__Text__:
+===+
Global disentanglement amid the pandemic- August 2020
While countries grapple with their own domestic problems borne from the ongoing COVID-19 pandemic, international organisations have played a contentious role in supporting the world's return to economic and social normality. The IMF and WTO have jointly advocated for the maintenance of open trade policies, recognising the importance of accelerating imports of crucial medical supplies and food as well as promoting export growth in a context of low economic activity and high unemployment.
Nonetheless, COVID-19 continues to pose a challenge to global cooperation amid rising geopolitical tension and strains to historic bilateral partnerships. Notably, Washington-Beijing correspondence remain confrontational, as both industrialised juggernauts continue to play a precarious game of economic brinkmanship at the cost of international order. This has complicated the actions of organisations such as the UN, whose call for 'intensified international cooperation' has fallen upon deaf ears in the security council, where both countries hold veto power.
Additionally, the reversal of decades of integration and fractures in international relations have made developments in multilateral negotiations all the more frustrating, much to chagrin of the WTO. Should these trends persist, we could very much see the creation of a more insular economic landscape, less receptive to trade, cooperation and globalisation. Certainly, with both fingers threatening the trigger to ignite a second cold war, the collective action needed to accelerate the recovery effort may prove an insuperable task indeed.
+===+
__Stored data__:
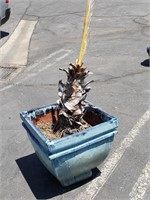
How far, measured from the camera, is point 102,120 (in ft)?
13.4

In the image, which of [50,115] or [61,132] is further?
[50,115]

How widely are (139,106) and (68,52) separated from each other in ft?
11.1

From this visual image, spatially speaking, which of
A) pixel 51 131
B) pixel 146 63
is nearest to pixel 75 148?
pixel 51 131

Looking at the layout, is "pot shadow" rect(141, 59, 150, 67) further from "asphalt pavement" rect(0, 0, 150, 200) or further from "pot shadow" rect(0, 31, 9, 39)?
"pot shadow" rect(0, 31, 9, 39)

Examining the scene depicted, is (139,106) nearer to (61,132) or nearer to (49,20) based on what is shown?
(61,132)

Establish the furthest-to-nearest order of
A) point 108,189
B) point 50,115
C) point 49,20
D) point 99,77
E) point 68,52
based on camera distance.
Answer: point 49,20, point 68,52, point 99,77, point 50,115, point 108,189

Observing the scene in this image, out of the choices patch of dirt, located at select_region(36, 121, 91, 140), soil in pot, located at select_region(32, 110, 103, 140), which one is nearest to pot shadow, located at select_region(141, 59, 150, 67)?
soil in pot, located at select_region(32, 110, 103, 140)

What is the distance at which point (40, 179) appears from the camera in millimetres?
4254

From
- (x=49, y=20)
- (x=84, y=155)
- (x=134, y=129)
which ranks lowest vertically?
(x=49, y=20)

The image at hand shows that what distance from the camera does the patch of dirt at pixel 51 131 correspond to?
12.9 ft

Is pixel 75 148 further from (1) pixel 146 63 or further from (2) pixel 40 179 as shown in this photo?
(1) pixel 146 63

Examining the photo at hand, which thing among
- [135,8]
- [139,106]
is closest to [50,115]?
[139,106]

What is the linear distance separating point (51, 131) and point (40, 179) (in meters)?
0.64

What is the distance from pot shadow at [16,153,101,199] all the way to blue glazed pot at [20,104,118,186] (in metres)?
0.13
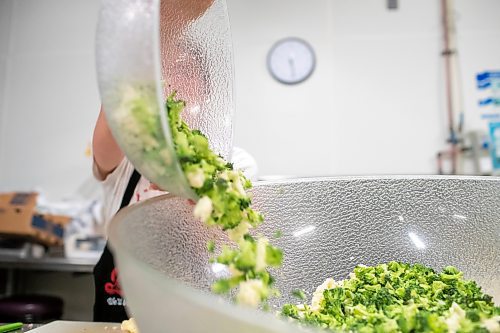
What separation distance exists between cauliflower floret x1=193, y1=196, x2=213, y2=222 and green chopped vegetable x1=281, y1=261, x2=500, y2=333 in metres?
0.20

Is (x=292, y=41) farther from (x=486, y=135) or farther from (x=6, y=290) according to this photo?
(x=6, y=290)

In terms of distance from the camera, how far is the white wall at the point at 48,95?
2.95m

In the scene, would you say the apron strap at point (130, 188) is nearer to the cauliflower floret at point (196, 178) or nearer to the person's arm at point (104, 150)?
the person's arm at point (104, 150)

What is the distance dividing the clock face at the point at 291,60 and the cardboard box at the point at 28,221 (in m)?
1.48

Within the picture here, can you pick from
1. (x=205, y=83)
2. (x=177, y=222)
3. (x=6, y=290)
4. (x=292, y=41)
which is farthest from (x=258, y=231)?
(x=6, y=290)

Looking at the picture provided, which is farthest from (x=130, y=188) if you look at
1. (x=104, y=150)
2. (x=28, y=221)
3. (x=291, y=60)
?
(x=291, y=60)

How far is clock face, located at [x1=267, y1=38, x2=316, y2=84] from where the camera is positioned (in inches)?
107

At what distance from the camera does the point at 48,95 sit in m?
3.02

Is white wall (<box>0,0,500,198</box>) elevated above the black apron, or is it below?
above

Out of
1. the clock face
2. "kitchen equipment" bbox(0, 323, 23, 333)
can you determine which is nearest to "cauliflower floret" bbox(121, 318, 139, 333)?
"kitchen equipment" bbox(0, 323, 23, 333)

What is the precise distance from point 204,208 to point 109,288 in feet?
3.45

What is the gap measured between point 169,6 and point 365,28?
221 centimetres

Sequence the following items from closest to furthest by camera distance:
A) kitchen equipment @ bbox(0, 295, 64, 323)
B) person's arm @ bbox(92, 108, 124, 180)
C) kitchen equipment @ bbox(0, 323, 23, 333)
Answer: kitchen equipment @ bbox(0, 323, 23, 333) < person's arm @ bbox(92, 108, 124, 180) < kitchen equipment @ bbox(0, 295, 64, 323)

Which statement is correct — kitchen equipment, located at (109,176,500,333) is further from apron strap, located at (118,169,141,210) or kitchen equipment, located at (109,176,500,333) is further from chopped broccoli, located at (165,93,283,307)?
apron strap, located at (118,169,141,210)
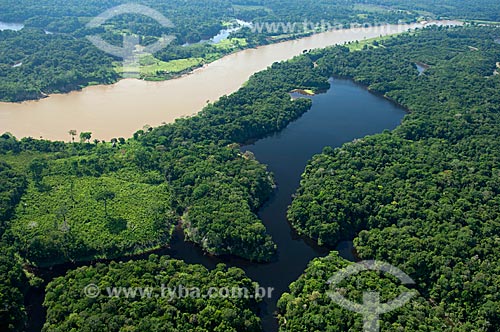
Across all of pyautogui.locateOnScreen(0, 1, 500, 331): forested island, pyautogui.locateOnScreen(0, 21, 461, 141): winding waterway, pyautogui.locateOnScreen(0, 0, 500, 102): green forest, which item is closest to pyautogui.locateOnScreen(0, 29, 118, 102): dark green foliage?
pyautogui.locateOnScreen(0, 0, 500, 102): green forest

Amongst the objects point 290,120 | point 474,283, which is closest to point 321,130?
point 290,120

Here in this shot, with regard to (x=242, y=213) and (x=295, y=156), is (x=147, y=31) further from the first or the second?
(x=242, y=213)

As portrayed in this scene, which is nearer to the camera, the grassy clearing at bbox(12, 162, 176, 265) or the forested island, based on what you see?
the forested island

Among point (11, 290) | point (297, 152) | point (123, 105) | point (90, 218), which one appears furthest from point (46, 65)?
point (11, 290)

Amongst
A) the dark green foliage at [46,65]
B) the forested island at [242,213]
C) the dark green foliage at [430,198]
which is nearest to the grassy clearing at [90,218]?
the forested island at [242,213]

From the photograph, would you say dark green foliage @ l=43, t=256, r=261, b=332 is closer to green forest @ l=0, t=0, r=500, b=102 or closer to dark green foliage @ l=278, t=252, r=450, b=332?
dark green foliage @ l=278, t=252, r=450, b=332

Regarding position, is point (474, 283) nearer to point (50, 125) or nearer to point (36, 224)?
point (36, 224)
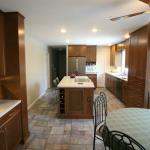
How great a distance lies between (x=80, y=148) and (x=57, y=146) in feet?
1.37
+===+
__Problem description__: Quote everything in the article from "Global disentanglement amid" down to "and high unemployment.". The listing is separate material and has no connection to the article.

__Answer to this exercise__:
Global disentanglement amid the pandemic- August 2020
While countries grapple with their own domestic problems borne from the ongoing COVID-19 pandemic, international organisations have played a contentious role in supporting the world's return to economic and social normality. The IMF and WTO have jointly advocated for the maintenance of open trade policies, recognising the importance of accelerating imports of crucial medical supplies and food as well as promoting export growth in a context of low economic activity and high unemployment.